WHAT THE TASK ASKS: Set down the full listing exactly as given. Any pictures are to be left out.

INPUT FOR THIS TASK:
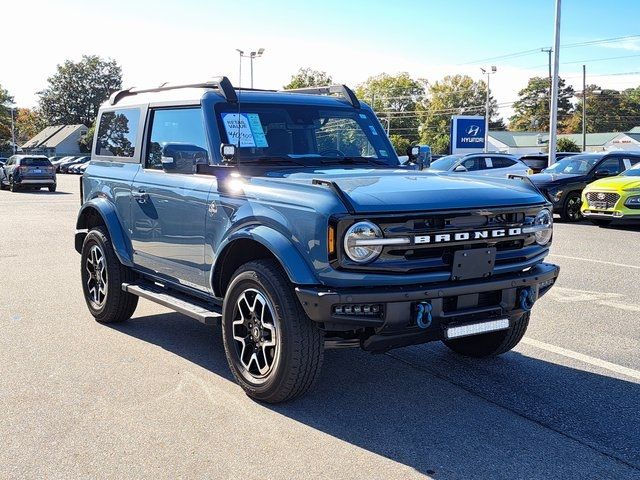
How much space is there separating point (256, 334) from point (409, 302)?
109 cm

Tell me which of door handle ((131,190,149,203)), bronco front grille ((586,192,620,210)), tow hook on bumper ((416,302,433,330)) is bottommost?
tow hook on bumper ((416,302,433,330))

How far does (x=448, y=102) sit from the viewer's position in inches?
4589

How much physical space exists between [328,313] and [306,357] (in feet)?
1.41

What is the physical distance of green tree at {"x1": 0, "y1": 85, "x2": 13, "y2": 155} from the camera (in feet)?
365

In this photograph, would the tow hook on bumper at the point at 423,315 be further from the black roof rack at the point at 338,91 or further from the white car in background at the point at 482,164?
the white car in background at the point at 482,164

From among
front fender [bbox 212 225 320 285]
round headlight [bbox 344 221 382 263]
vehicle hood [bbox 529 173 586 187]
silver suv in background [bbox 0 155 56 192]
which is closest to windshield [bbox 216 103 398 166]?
front fender [bbox 212 225 320 285]

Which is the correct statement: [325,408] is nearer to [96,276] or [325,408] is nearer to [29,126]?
[96,276]

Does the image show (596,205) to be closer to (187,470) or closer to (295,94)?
(295,94)

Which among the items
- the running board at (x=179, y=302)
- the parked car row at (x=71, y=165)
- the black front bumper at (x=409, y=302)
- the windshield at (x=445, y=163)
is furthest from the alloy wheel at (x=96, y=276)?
the parked car row at (x=71, y=165)

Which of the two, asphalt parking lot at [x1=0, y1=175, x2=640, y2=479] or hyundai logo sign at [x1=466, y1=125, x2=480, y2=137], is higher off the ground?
hyundai logo sign at [x1=466, y1=125, x2=480, y2=137]

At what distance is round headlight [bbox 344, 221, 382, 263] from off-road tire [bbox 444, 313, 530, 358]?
4.89 ft

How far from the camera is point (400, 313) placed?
3.93 m

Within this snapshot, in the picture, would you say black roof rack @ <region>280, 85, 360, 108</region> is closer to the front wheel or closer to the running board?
the running board

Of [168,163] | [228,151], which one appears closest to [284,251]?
[228,151]
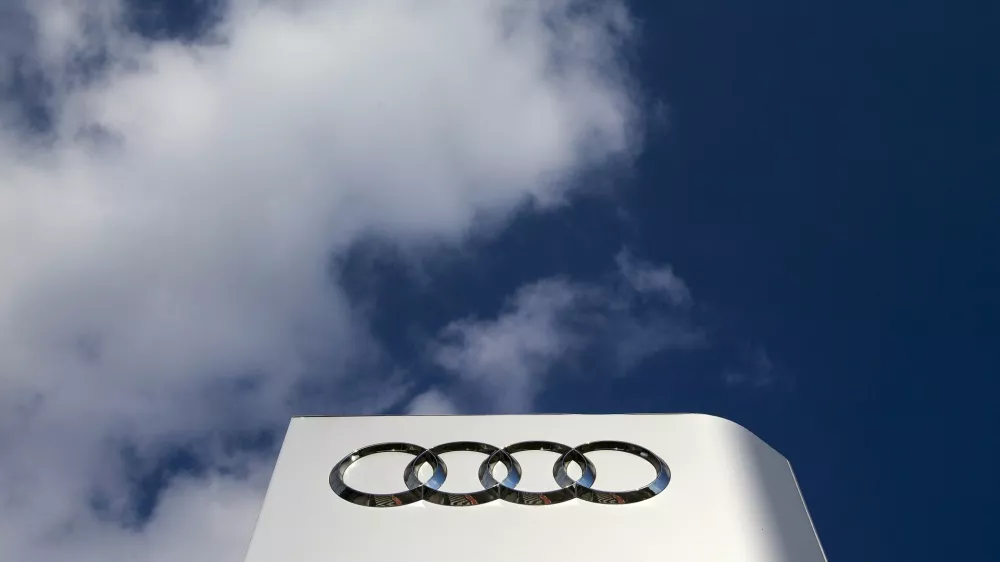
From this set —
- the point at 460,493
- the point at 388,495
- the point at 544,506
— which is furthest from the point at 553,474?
the point at 388,495

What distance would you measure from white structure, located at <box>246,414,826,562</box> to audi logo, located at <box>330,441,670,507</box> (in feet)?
0.09

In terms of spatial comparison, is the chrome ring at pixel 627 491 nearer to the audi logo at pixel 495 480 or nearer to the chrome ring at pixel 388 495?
the audi logo at pixel 495 480

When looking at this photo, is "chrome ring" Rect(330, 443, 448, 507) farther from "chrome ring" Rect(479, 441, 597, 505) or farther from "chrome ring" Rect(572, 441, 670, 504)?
"chrome ring" Rect(572, 441, 670, 504)

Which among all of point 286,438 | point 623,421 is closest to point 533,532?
point 623,421

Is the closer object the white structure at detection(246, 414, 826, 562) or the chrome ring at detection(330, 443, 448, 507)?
the white structure at detection(246, 414, 826, 562)

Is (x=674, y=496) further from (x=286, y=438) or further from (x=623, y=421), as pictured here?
(x=286, y=438)

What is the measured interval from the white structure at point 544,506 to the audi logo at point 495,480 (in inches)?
1.0

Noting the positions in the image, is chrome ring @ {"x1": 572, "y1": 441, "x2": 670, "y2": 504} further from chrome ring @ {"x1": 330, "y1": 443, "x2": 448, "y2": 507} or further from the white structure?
chrome ring @ {"x1": 330, "y1": 443, "x2": 448, "y2": 507}

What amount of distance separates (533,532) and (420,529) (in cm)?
37

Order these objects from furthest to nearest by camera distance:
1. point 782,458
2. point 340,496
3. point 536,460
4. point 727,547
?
point 782,458
point 536,460
point 340,496
point 727,547

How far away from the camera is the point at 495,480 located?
341cm

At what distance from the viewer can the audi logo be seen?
332 cm

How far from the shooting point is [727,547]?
3096mm

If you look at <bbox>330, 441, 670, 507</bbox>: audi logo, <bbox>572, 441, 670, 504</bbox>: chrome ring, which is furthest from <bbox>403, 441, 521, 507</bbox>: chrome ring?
<bbox>572, 441, 670, 504</bbox>: chrome ring
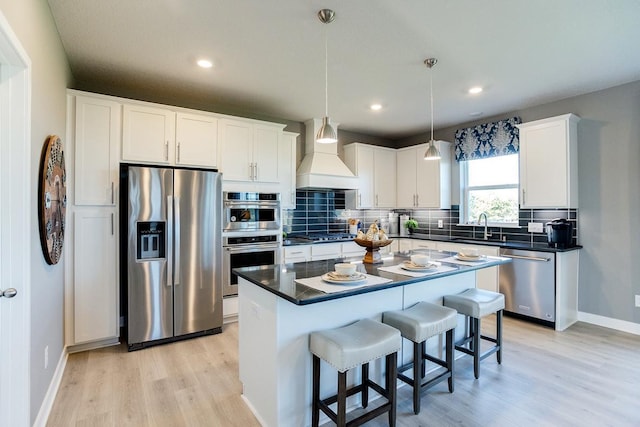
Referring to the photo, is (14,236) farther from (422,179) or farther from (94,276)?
(422,179)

EXERCISE ANSWER:
How much space is there separating point (256, 334) from point (409, 302)?
109 cm

Tell me which of door handle ((131,190,149,203)), bronco front grille ((586,192,620,210)), tow hook on bumper ((416,302,433,330)) is bottommost?
tow hook on bumper ((416,302,433,330))

How far does (x=448, y=102) sit from the viewer's position in inches?
4589

How much physical space exists between [328,313] and [306,357] (in feet)?
1.41

What is the physical distance of green tree at {"x1": 0, "y1": 85, "x2": 13, "y2": 155} from the camera (in feet)?
365

In this photograph, would the tow hook on bumper at the point at 423,315 be further from the black roof rack at the point at 338,91 or further from the white car in background at the point at 482,164?
the white car in background at the point at 482,164

From among
front fender [bbox 212 225 320 285]
round headlight [bbox 344 221 382 263]
vehicle hood [bbox 529 173 586 187]
silver suv in background [bbox 0 155 56 192]
which is closest to windshield [bbox 216 103 398 166]?
front fender [bbox 212 225 320 285]

Which is the correct statement: [325,408] is nearer to [96,276] or [325,408] is nearer to [29,126]?
[96,276]

Does the image show (596,205) to be closer to (187,470) or closer to (295,94)?
(295,94)

Which among the items
- the running board at (x=179, y=302)
- the parked car row at (x=71, y=165)
- the black front bumper at (x=409, y=302)
- the windshield at (x=445, y=163)
is furthest from the alloy wheel at (x=96, y=276)?
the parked car row at (x=71, y=165)

Which of the two, asphalt parking lot at [x1=0, y1=175, x2=640, y2=479] or hyundai logo sign at [x1=466, y1=125, x2=480, y2=137], is higher off the ground?
hyundai logo sign at [x1=466, y1=125, x2=480, y2=137]

At what distance is round headlight [bbox 344, 221, 382, 263] from off-road tire [bbox 444, 313, 530, 358]?
4.89 ft

How far from the camera is point (400, 313) placed?
3.93 m

Within this snapshot, in the picture, would you say black roof rack @ <region>280, 85, 360, 108</region> is closer to the front wheel or closer to the running board?
the running board

Of [168,163] | [228,151], which one appears closest to [284,251]?
[228,151]
From this set —
- the point at 460,493
- the point at 388,495
- the point at 544,506
— which is furthest from the point at 553,474?
the point at 388,495

What distance would you measure from white structure, located at <box>246,414,826,562</box> to audi logo, located at <box>330,441,670,507</box> (in feet)?
0.09

In terms of spatial comparison, is the chrome ring at pixel 627 491 nearer to the audi logo at pixel 495 480 or nearer to the chrome ring at pixel 388 495?
the audi logo at pixel 495 480

When looking at this photo, is "chrome ring" Rect(330, 443, 448, 507) farther from "chrome ring" Rect(479, 441, 597, 505) or farther from "chrome ring" Rect(572, 441, 670, 504)?
"chrome ring" Rect(572, 441, 670, 504)

Which among all of point 286,438 | point 623,421 is closest to point 533,532?
point 623,421

Is the closer object the white structure at detection(246, 414, 826, 562) or the chrome ring at detection(330, 443, 448, 507)?
the white structure at detection(246, 414, 826, 562)

Is (x=674, y=496) further from (x=286, y=438) or further from (x=623, y=421), as pictured here?
(x=286, y=438)

What is the measured interval from the white structure at point 544,506 to the audi logo at point 495,480 (in inches)?
1.0

Noting the positions in the image, is chrome ring @ {"x1": 572, "y1": 441, "x2": 670, "y2": 504} further from chrome ring @ {"x1": 330, "y1": 443, "x2": 448, "y2": 507} or further from the white structure?
chrome ring @ {"x1": 330, "y1": 443, "x2": 448, "y2": 507}

What amount of distance separates (533,532) and (420,529) (in cm)?
37

Order these objects from furthest to nearest by camera distance:
1. point 782,458
2. point 340,496
3. point 536,460
4. point 727,547
?
point 782,458
point 536,460
point 340,496
point 727,547

How far away from the camera is the point at 495,480 located?
341cm

At what distance from the viewer can the audi logo be seen?
332 cm

How far from the shooting point is [727,547]?
3096mm

If you look at <bbox>330, 441, 670, 507</bbox>: audi logo, <bbox>572, 441, 670, 504</bbox>: chrome ring, which is furthest from <bbox>403, 441, 521, 507</bbox>: chrome ring?
<bbox>572, 441, 670, 504</bbox>: chrome ring
Referring to the photo, is (14,236) farther from (422,179) or farther from (94,276)?
(422,179)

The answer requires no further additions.